Davi é casado e ainda que troque carinhos na casa com outras mulheres nada disso é levado em conta. Seus escândalos são entendidos como autodefesa, sua grosseria como jeito de um jovem pobre da periferia se expressar, sua homofobia... bem... é gíria regional.
É aflitivo notar que, em geral, negros não compactuam com atitudes racistas; mulheres, em grande parte das vezes, se unem para calar os machistas; mas gays pouco se importam com falas homofóbicas - se, como é neste caso, a declaração vier de alguém de outra minoria.
Na "pirâmide de opressões", gays introjetaram que eles valem menos. Se a discriminação surgir de um combo "preto e pobre", ela pode e deve ser ponderada (quem não se lembra do caso do pedreiro homofóbico, há algums anos, que foi defendido nas redes sociais por influenciadoras trans porque a vítima era um engenheiro gay e branco?)
Os identitários usam uma escala subjetiva e complicada de pontos que vão sendo tirados ou adicionados a depender da etnia, classe social, gênero, orientação sexual e outros marcadores.
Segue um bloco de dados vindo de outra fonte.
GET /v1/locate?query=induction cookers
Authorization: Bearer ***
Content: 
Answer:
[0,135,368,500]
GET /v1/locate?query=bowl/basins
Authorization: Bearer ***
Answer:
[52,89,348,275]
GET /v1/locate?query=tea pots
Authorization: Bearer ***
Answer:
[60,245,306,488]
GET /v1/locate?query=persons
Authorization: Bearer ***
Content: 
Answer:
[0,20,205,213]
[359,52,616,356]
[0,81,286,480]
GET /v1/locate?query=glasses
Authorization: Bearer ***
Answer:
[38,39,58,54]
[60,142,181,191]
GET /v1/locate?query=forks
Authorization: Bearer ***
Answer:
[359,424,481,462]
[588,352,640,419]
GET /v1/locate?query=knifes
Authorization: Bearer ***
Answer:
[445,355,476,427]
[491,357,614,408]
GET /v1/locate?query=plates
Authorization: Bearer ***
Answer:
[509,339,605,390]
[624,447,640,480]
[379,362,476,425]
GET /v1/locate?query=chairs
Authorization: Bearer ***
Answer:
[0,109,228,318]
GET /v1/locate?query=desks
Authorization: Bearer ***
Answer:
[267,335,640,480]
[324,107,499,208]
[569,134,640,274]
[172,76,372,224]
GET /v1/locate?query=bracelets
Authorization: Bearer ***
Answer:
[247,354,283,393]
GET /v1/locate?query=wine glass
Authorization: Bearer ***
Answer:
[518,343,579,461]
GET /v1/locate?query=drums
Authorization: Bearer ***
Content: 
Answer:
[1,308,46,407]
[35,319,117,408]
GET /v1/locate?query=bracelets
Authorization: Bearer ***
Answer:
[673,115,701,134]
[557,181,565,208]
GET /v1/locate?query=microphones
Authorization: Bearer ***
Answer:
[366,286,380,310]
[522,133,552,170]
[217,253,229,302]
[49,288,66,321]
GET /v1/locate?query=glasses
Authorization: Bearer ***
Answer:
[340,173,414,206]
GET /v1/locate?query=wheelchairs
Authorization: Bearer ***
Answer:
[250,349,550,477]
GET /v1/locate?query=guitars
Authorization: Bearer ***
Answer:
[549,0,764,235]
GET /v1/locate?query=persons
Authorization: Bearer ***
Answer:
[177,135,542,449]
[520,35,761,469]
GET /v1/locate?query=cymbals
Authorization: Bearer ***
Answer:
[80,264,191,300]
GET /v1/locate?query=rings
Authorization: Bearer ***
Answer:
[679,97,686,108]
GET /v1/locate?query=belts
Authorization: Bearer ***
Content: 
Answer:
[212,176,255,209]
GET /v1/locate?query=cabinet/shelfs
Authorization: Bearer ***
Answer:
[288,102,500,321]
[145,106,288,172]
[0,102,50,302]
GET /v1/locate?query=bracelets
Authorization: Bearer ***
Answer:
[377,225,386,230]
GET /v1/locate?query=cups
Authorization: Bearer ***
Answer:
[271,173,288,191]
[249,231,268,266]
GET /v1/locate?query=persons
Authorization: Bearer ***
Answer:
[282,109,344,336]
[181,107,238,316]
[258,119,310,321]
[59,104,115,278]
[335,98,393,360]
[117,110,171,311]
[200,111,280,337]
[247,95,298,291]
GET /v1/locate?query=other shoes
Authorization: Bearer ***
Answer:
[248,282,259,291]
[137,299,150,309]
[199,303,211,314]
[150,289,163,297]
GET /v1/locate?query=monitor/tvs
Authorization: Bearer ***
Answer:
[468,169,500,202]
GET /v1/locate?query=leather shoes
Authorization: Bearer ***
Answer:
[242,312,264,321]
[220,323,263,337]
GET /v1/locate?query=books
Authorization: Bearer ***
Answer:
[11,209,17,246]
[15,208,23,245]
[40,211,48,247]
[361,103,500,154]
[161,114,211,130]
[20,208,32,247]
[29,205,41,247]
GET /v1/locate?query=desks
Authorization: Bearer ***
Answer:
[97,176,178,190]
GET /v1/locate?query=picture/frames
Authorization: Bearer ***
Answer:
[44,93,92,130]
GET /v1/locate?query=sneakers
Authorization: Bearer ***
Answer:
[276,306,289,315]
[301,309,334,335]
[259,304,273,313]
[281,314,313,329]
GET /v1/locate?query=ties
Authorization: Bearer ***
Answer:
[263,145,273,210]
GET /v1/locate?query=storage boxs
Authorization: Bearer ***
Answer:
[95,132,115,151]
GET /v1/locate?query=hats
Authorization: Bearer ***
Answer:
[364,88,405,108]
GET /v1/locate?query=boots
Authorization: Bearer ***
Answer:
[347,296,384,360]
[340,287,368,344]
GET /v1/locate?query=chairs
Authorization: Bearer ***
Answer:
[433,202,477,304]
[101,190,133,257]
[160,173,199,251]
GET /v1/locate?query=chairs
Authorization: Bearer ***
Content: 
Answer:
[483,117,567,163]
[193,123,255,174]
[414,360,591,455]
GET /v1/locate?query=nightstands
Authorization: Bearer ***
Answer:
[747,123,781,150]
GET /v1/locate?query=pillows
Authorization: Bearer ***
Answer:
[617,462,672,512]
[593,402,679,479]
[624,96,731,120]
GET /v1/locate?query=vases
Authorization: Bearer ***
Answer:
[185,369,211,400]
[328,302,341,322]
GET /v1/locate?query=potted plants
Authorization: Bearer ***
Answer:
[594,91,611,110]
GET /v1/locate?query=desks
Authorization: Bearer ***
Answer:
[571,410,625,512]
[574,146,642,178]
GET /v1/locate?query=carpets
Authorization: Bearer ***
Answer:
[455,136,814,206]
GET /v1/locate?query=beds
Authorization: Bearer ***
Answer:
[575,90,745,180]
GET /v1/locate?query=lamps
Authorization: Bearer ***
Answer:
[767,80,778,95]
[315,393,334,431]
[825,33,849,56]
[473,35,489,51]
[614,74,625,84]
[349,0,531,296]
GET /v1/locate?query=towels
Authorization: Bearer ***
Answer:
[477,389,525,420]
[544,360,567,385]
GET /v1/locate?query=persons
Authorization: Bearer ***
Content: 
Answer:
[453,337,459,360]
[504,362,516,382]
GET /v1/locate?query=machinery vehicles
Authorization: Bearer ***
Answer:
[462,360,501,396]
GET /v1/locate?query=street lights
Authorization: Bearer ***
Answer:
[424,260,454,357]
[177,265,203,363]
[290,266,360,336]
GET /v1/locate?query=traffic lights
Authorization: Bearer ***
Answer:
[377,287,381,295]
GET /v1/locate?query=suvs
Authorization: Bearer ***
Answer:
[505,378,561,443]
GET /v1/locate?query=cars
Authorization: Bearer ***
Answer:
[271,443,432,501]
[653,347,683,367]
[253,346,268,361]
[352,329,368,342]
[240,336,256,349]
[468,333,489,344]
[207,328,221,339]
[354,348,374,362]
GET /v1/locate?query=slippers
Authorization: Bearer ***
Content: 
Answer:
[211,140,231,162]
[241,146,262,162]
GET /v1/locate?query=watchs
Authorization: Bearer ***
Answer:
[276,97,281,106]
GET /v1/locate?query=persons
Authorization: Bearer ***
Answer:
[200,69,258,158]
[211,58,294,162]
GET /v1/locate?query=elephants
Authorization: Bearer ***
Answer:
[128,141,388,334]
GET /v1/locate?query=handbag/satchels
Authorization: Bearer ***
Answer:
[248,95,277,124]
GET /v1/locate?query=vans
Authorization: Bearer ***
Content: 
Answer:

Nessa matemática "woke", gays brancos são vistos como quase tão privilegiados quanto um hétero branco cis rico (para eles, a combinação mais nefasta que um ser pode ter).
Numa inversão de valores, o preconceito para essa parcela da sociedade não está mais sobre o que se fala, mas quem está falando. Te xingaram de "bicha"? Qual a cor dele, quanto ele ganha por mês? A depender da reposta, você saberá se pode abrir um B.O. ou deve pedir desculpas para o agressor.
É fato que gays sozinhos - ainda que se todos se unissem - não conseguiriam tirar um participante se dependesse somente dos votos deste grupo. Entretanto, é curioso notar como homossexuais claramente compram brigas para outros segmentos, mas que suas demandas nem sempre são encampadas pelas outras minorias.
O histórico de luta e conquista de gays e LGBT no Brasil e no mundo mostra (aqui são fatos, não opinião) que gays se insurgiram para reivindicar direitos para si e outras letras do acrônimo e sempre foram aliados de inúmeras causas.
Décadas depois, porém, mesmo com toda a bagagem pessoal de discriminação que a maioria carrega e cientes de que muitos ainda enfrentam homofobia em casa, na sociedade e dentro de si próprios, se invisibilizam em prol de bandeiras que não hesitariam em deixá-los na chuva na primeira tempestade que aparecesse.